When the party leaders first moved in, many buildings were dilapidated, gardens were overgrown, and there was no modern office complex or purpose-built auditorium. Premier Zhou Enlai resisted renovation, citing fiscal austerity. The party's early leaders were assigned residences on an ad hoc basis, often moving into houses originally built for Qing dynasty servants. Mao's personal geography within the compound reveals his character: he lived at the Library of Chrysanthemum Fragrance until 1966, then relocated to the Poolside House next to the indoor swimming pool built in 1955. He would spend much of each day either swimming or reading reports poolside, and among Zhongnanhai staff, the phrase "you are wanted at the swimming pool" meant you had been summoned to see the chairman. In 1958, Mao met Soviet leader Nikita Khrushchev at the pool -- a setting that was either deliberately informal or deliberately humiliating, depending on which account you read.

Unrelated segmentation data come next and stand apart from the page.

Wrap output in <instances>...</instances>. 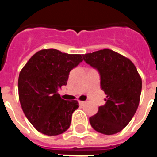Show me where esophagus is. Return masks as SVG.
Instances as JSON below:
<instances>
[{"mask_svg":"<svg viewBox=\"0 0 157 157\" xmlns=\"http://www.w3.org/2000/svg\"><path fill=\"white\" fill-rule=\"evenodd\" d=\"M86 101H79V104L80 105H84L86 104Z\"/></svg>","mask_w":157,"mask_h":157,"instance_id":"1","label":"esophagus"}]
</instances>
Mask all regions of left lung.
Segmentation results:
<instances>
[{
    "label": "left lung",
    "instance_id": "left-lung-1",
    "mask_svg": "<svg viewBox=\"0 0 157 157\" xmlns=\"http://www.w3.org/2000/svg\"><path fill=\"white\" fill-rule=\"evenodd\" d=\"M83 59L98 70L101 89L107 94L106 103L90 117V123L101 134H117L129 124L139 107L141 77L129 59L109 49L84 54Z\"/></svg>",
    "mask_w": 157,
    "mask_h": 157
}]
</instances>
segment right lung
<instances>
[{
  "mask_svg": "<svg viewBox=\"0 0 157 157\" xmlns=\"http://www.w3.org/2000/svg\"><path fill=\"white\" fill-rule=\"evenodd\" d=\"M82 61L81 54L41 50L21 70L18 81L21 107L31 124L41 134L59 135L70 126L78 102L62 99L58 90L66 86L69 72Z\"/></svg>",
  "mask_w": 157,
  "mask_h": 157,
  "instance_id": "1",
  "label": "right lung"
}]
</instances>
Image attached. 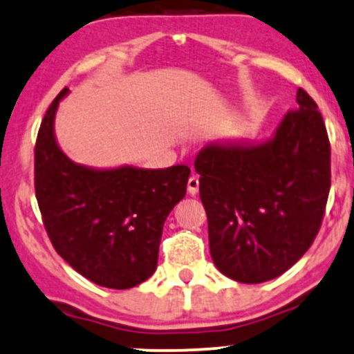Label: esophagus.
Wrapping results in <instances>:
<instances>
[{
  "mask_svg": "<svg viewBox=\"0 0 354 354\" xmlns=\"http://www.w3.org/2000/svg\"><path fill=\"white\" fill-rule=\"evenodd\" d=\"M187 192L190 195H195L198 192V178L192 176L189 178V182H187Z\"/></svg>",
  "mask_w": 354,
  "mask_h": 354,
  "instance_id": "esophagus-1",
  "label": "esophagus"
}]
</instances>
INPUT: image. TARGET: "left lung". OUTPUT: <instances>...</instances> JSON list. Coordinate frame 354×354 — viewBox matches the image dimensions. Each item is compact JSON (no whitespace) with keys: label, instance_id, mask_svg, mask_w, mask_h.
Listing matches in <instances>:
<instances>
[{"label":"left lung","instance_id":"left-lung-1","mask_svg":"<svg viewBox=\"0 0 354 354\" xmlns=\"http://www.w3.org/2000/svg\"><path fill=\"white\" fill-rule=\"evenodd\" d=\"M273 139L207 145L195 159L210 255L223 275L263 283L285 273L317 239L331 185V149L305 89Z\"/></svg>","mask_w":354,"mask_h":354}]
</instances>
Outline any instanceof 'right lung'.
Segmentation results:
<instances>
[{
    "mask_svg": "<svg viewBox=\"0 0 354 354\" xmlns=\"http://www.w3.org/2000/svg\"><path fill=\"white\" fill-rule=\"evenodd\" d=\"M68 87L46 111L35 145L37 205L54 250L94 281L112 290L142 283L156 272L162 227L185 197L190 169H87L62 153L54 114Z\"/></svg>",
    "mask_w": 354,
    "mask_h": 354,
    "instance_id": "add662e5",
    "label": "right lung"
}]
</instances>
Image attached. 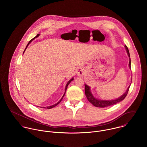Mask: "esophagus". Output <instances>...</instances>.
Returning <instances> with one entry per match:
<instances>
[{
    "mask_svg": "<svg viewBox=\"0 0 147 147\" xmlns=\"http://www.w3.org/2000/svg\"><path fill=\"white\" fill-rule=\"evenodd\" d=\"M84 68L82 67H78L76 69V74L79 76H82L84 75Z\"/></svg>",
    "mask_w": 147,
    "mask_h": 147,
    "instance_id": "esophagus-1",
    "label": "esophagus"
}]
</instances>
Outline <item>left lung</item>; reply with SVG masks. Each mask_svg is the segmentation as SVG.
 Here are the masks:
<instances>
[{
  "label": "left lung",
  "mask_w": 147,
  "mask_h": 147,
  "mask_svg": "<svg viewBox=\"0 0 147 147\" xmlns=\"http://www.w3.org/2000/svg\"><path fill=\"white\" fill-rule=\"evenodd\" d=\"M125 47L126 49V51L127 53L128 56L129 58V68H131V59H130V55H129V53L128 49V47H127V46L125 45ZM130 85L128 87L126 92L122 95L121 97H119V98L115 99V100H100V99H97L96 98H95L92 92H90V87L87 85L86 84H85V94L86 95V97L88 99V100L92 104L94 105L96 107H105L107 106H109L111 105H115L121 101H122V100H123L128 93L129 88Z\"/></svg>",
  "instance_id": "left-lung-1"
}]
</instances>
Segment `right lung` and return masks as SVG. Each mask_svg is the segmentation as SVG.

The Architecture of Parallel Power

Zhongnanhai's internal geography reflects the structure of Chinese governance. The northern section, clustered around the Central Sea, houses the State Council and its offices -- the premier's workplace, the vice premiers' suites, and six numbered conference rooms where the State Council convenes. The southern section, centered on the Southern Sea, belongs to the Communist Party's Central Committee, including the Secretariat and the office of the general secretary. Qinzheng Hall, originally built by the Kangxi Emperor as his primary workspace, now houses the general secretary's office and the Politburo Standing Committee's meeting room. An encrypted hotline runs from Qinzheng Hall to the White House. This division of space between party and state is not merely administrative -- it is the physical expression of the parallel authority structures that define Chinese politics.

Behind the Slogan Wall

Visitors to Chang'an Avenue see Xinhua Gate, the compound's southern entrance, flanked by political slogans and backed by Mao's calligraphy reading "Serve the People." What they cannot see is the compound's internal transformation since 1949. The original buildings have been renovated, demolished, and rebuilt in successive waves. In the late 1970s, Wang Dongxing, then head of the Central Committee General Office, demolished the original Qinzheng Hall and spent 6.9 million yuan intended for reconstruction on his own private residence before being removed from power. The rebuilt hall was inaugurated as the Secretariat's headquarters in March 1980. Today, Zhongnanhai remains closed to the general public, its perimeter patrolled by plainclothes military personnel. The brief period of public access in the years after the Cultural Revolution ended permanently after the 1989 Tiananmen Square protests. The lakes that gave the compound its name still reflect the sky, as they have since the Jin dynasty -- but now they do so behind walls that few outsiders ever pass through.

From the Air

Located at 39.91N, 116.38E, immediately west of the Forbidden City along Chang'an Avenue. From altitude, Zhongnanhai appears as a large walled compound with two prominent lakes (Central and Southern Seas) surrounded by dense urban Beijing. The white dagoba of adjacent Beihai Park is a useful visual reference. Nearest airport is Beijing Capital International (ZBAA/PEK), approximately 26 km northeast.